No puede negarse que las más veces se aplica este nombre de egoístas a los que se entregan a todos estos goces groseros, y que sólo piensan en sí mismos. Pero si un hombre se propusiese seguir constantemente la justicia con más exactitud que ninguna otra cosa, practicar la sabiduría o cualquiera otra virtud en un grado superior, en una palabra, que no pretendiese reivindicar para el otra cosa que el obrar bien, sería imposible llamarle egoísta, ni censurarle. Sin embargo, este sería tenido por más egoísta que los demás, puesto que se adjudica las cosas más bellas y mejores, y goza tan sólo de la parte más elevada de [257] su ser, obedeciendo dócilmente a sus ordenes. Así como en política la parte más importante en la ciudad parece ser el Estado mismo, y así como en todos los demás ordenes de cosas semejante parte constituye el sistema entero, lo mismo sucede con el hombre, y quien debería pasar por egoísta en primer término es el que ama dentro de sí este principio dominante y sólo trata de satisfacerle. Si se llama templado al hombre que se domina, e intemperante al que no se domina, según que la razón manda o no manda en ellos, es porque la razón aparentemente está siempre identificada con el individuo mismo. He aquí por qué los actos que parecen ser los más personales y los más voluntarios, son los que se realizan bajo la dirección de la razón. Es perfectamente claro, que este principio soberano es el que constituye esencialmente al individuo, y que el hombre de bien le ama con preferencia a todo. En este concepto podría decirse, que el hombre de bien es el más egoísta de todos los hombres; pero este egoísmo es muy distinto de aquel a que se da un nombre injurioso. Este egoísmo noble supera en tanto al egoísmo vulgar, como vivir según la razón a vivir según la pasión; y tanto como desear el bien a desear lo que parece útil. 

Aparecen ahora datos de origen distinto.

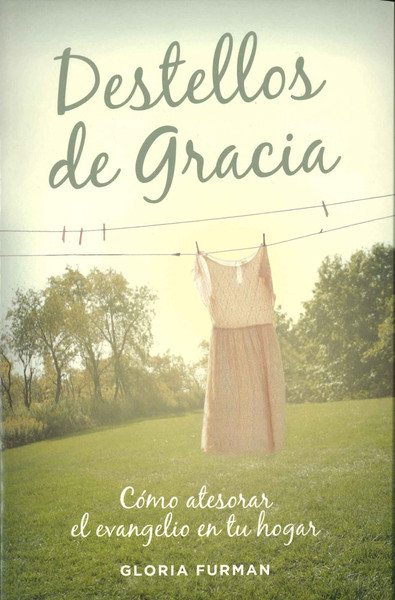Destellos de Gracia (Glimpses of Grace)
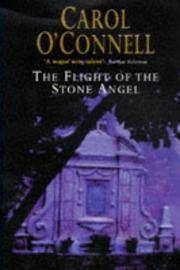 Flight of the Stone Angel by Carol O'Connell - 1st  UK Edition, 1st Impression  - 1997 - from LODMOOR BOOKS (SKU: 005860)
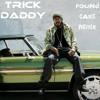 Poundcake Remix Trick Daddy Version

Así todo el mundo acoge bien y alaba a los que se proponen elevarse por encima de sus conciudadanos practicando el bien. Si todos los hombres luchasen únicamente por la virtud y dirigieren siempre sus esfuerzos a practicarla, la comunidad entera vería en conjunto todas sus necesidades satisfechas; y cada individuo en particular poseería el mayor de los bienes, puesto que la virtud es el más precioso de todos. Se llegaría a deducir esta doble consecuencia: de una parte, que el hombre de bien debe ser egoísta, porque haciendo el bien, le resultará a la vez un gran provecho personal y servirá al mismo tiempo a los demás; y de otra, que el hombre malo no es egoísta, porque sólo conseguirá perjudicarse a sí y dañar al prójimo, siguiendo sus malas pasiones. Por consiguiente, en el hombre malo hay una discordia profunda entre lo que debe hacer y lo que hace, mientras que el hombre virtuoso sólo hace lo que debe hacer; porque toda inteligencia escoge siempre lo que es mejor para ella y el hombre de bien sólo obedece a la inteligencia y a la razón. 

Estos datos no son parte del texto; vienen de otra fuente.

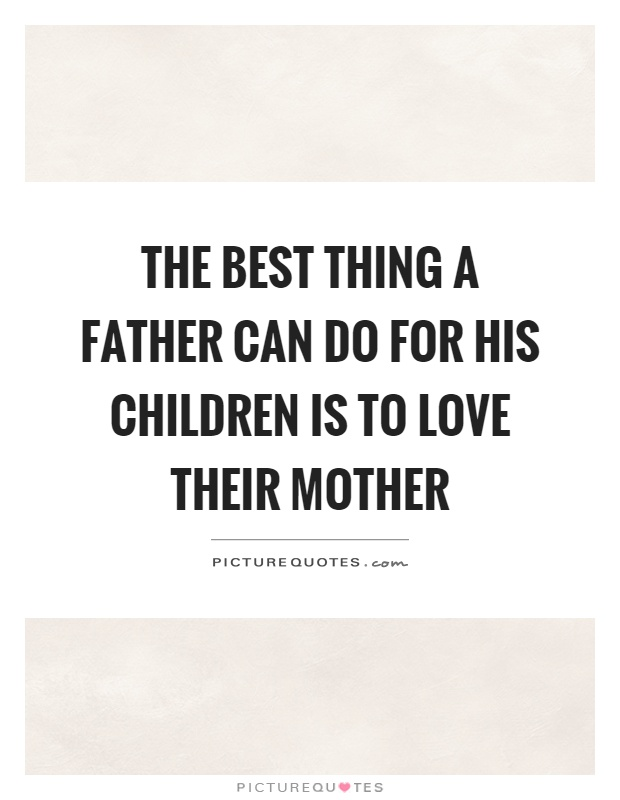 The best thing a father can do for his children is to love their mother Picture Quote #1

No es menos evidente y exacto que el hombre virtuoso hará muchas cosas en obsequio de sus amigos y de su patria, aunque [258] al hacerlas comprometa su vida; y despreciará las riquezas, los honores, en una palabra, todos estos bienes que la multitud se disputa, reservándose sólo para sí el honor de hacer el bien. Gusta más de un goce vivo, aunque sólo dure algunos instantes, que un goce frío que dure un tiempo más largo. Quiere más vivir con gloria un solo año{182} que vivir muchos oscuramente; prefiere una sola acción bella y grande a una multitud de actos vulgares. Esta es indudablemente la causa porque estos hombres generosos ofrecen, cuando es preciso, el sacrificio de su vida. Se reservan para sí la más bella y noble parte y hacen con gusto el sacrificio de su fortuna, si su ruina puede enriquecer a los amigos. El amigo adquiere la riqueza, y él se reserva el honor, que es un bien cien veces mayor. Con mucha más razón hará lo mismo respecto a las distinciones y al poder. El hombre de bien abandonará todo esto a su amigo; porque a sus ojos el desinterés es lo más bello y digno de alabanza. Realmente no hay engaño en considerar como virtuoso al que escoge el honor y el bien con preferencia a todo lo demás. El hombre de bien puede llegar hasta reservar a su amigo la gloria de la ejecución; y hay casos en que es más digno dejar que haga una cosa un amigo, que hacerla uno mismo. 
Por lo tanto, en todas las acciones dignas de alabanza el hombre virtuoso toma a su cargo siempre la parte más grande del bien; y así es, repito, como debe un hombre saber ser egoísta. Pero es preciso librarse de serlo como se entiende y lo es el hombre generalmente.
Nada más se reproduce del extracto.